A final contribution from Tomoe Otsuki describes a challenging expert involvement in the identification and protection at a global level of Christian sites in Nagasaki, Japan, as a process that has compromised the authenticity of an important narrative that has the opportunity to be revealed and communicated through heritage constructs. Through a process that involved grassroots, governmental, and international experts at different stages, this piece brings forth the complicated relationship between foreign experts and local forms of knowledge production that are able to reveal unknown, concealed, and extremely sensitive ‘hidden’ historical and social facts in Japan. In addition, Otsuki challenges the selective use of different historical and ethnographic sources that are used by foreign experts to support the work of heritage preservation, suggesting instead a better incorporation of local archives of knowledge in order to construct heritage resources more ethically.

Charting expertise

Although the six case studies featured in this issue are diverse, they do problematize coherently some of the key concerns for critical heritage studies in this region. A theme that weaves these case studies together is a concern with heritage ethics, that is, a concern with not just the type of expertise that is deployed to resolve specific heritage preservation challenges, but also with the forms of self-assessment that may (or may not) be used alongside standards, methodologies, and the authority of disciplinary archives and knowledges. Experts, however critically trained, are not immune to perpetuating dominant frameworks through the work of heritage identification and management, and Eurocentrism in cultural heritage preservation approaches is not simply resolved through interventions applauded in critical heritage studies. Despite a growing concern with marginalized voices and agendas that have propelled the critical heritage turn, an under-development of new and alternative methodological discussions that accompany this turn in heritage studies means that interventions often normalize foreign ontologies. The interplay of international, regional, and local expertise today makes the work of heritage preservation a true cosmopolitan venture. This is not simply due to the networked nature of heritage preservation organizations, but also the hybrid identity of approaches that make the identification of ‘the local’ increasingly challenging: local expert authorities may partake in self-colonization through the systematic use of foreign tools, and local stakeholder groups may exercise their agency through the willing assimilation of foreign principles in order to gain authentic control of a heritage resource and its future. In this sense, expert networks become increasingly reticent to being identified as ‘local’ or ‘foreign’.

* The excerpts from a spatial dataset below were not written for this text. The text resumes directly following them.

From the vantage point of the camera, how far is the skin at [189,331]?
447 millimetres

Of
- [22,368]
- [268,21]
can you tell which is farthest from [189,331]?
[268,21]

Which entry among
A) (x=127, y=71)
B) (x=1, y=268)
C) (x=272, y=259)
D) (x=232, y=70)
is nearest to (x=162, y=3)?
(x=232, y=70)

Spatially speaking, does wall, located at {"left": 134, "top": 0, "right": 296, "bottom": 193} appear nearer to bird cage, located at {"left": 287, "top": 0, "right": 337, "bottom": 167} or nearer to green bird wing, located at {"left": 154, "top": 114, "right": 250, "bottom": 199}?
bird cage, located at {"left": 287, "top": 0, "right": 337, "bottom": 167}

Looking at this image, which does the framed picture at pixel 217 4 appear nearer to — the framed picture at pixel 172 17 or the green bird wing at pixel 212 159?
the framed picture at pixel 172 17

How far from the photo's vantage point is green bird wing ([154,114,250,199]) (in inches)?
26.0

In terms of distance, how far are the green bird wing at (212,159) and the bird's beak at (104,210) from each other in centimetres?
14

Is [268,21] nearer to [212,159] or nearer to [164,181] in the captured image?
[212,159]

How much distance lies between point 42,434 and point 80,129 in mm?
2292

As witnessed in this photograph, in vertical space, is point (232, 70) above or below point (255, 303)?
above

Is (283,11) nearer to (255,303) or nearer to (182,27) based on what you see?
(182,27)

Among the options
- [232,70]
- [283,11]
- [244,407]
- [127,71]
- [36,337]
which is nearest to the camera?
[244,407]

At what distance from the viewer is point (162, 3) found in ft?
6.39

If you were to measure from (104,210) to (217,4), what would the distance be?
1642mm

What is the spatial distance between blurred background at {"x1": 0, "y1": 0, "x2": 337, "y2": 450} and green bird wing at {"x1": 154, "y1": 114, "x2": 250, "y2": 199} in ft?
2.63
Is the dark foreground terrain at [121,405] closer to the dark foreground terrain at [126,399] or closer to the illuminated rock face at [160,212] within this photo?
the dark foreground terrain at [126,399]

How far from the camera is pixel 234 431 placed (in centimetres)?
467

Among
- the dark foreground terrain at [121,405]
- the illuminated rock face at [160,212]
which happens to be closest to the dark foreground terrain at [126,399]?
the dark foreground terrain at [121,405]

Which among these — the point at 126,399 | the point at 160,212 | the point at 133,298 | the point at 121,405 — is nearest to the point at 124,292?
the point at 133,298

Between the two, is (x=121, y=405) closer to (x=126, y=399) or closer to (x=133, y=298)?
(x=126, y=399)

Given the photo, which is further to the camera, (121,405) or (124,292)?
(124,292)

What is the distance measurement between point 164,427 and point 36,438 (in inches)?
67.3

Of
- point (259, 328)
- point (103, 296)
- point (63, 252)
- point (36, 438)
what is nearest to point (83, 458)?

Therefore, moving forward, a concern within the growth of a critical heritage methodology is not simply to challenge forms of expertise but also to confront the disciplinary baggage of Heritage Studies in order to challenge categorical distinctions between different levels of locality that are used to inform research questions and methodologies. Looking beyond nationalities, languages, and institutional arrangements, there is a construction of knowledge that travels very effectively ‘under the radar’ in the form of best practices, standards, and disciplinary languages that originate in the same colonial centers and are deployed by ‘foreign’, ‘local’, and ‘hybrid’ experts alike. The challenge is, therefore, to assess how this hybridity affects the work of characterizing the relative value of highly politicized types of expert knowledge, and to examine the effects of how and when these categorical boundaries are erected or erased.